Start of Block

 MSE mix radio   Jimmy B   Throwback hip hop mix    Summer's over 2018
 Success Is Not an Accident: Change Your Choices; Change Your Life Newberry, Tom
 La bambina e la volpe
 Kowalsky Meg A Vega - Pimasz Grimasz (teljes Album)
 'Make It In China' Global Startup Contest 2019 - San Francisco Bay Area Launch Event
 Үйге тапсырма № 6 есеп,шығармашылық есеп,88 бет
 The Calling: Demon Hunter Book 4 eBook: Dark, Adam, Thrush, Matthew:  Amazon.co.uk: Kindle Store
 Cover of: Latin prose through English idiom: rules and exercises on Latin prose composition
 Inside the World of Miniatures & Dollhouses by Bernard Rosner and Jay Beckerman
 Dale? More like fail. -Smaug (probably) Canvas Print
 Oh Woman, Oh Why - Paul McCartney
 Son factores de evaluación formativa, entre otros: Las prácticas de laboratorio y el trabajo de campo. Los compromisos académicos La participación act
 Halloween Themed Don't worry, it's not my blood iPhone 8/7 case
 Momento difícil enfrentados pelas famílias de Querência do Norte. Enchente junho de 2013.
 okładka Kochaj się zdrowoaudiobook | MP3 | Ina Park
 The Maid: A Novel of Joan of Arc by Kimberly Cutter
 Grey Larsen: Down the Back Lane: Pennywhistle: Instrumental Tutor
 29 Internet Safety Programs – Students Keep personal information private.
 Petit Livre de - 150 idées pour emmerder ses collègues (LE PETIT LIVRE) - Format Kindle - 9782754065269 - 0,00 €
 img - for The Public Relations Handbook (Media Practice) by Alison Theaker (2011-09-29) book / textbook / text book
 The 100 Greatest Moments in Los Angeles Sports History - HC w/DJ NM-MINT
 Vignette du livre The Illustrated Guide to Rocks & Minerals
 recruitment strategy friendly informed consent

End of Block

Every record must be transcribed exactly, with no line skipped.

Task output –
 MSE mix radio   Jimmy B   Throwback hip hop mix    Summer's over 2018
 Success Is Not an Accident: Change Your Choices; Change Your Life Newberry, Tom
 La bambina e la volpe
 Kowalsky Meg A Vega - Pimasz Grimasz (teljes Album)
 'Make It In China' Global Startup Contest 2019 - San Francisco Bay Area Launch Event
 Үйге тапсырма № 6 есеп,шығармашылық есеп,88 бет
 The Calling: Demon Hunter Book 4 eBook: Dark, Adam, Thrush, Matthew:  Amazon.co.uk: Kindle Store
 Cover of: Latin prose through English idiom: rules and exercises on Latin prose composition
 Inside the World of Miniatures & Dollhouses by Bernard Rosner and Jay Beckerman
 Dale? More like fail. -Smaug (probably) Canvas Print
 Oh Woman, Oh Why - Paul McCartney
 Son factores de evaluación formativa, entre otros: Las prácticas de laboratorio y el trabajo de campo. Los compromisos académicos La participación act
 Halloween Themed Don't worry, it's not my blood iPhone 8/7 case
 Momento difícil enfrentados pelas famílias de Querência do Norte. Enchente junho de 2013.
 okładka Kochaj się zdrowoaudiobook | MP3 | Ina Park
 The Maid: A Novel of Joan of Arc by Kimberly Cutter
 Grey Larsen: Down the Back Lane: Pennywhistle: Instrumental Tutor
 29 Internet Safety Programs – Students Keep personal information private.
 Petit Livre de - 150 idées pour emmerder ses collègues (LE PETIT LIVRE) - Format Kindle - 9782754065269 - 0,00 €
 img - for The Public Relations Handbook (Media Practice) by Alison Theaker (2011-09-29) book / textbook / text book
 The 100 Greatest Moments in Los Angeles Sports History - HC w/DJ NM-MINT
 Vignette du livre The Illustrated Guide to Rocks & Minerals
 recruitment strategy friendly informed consent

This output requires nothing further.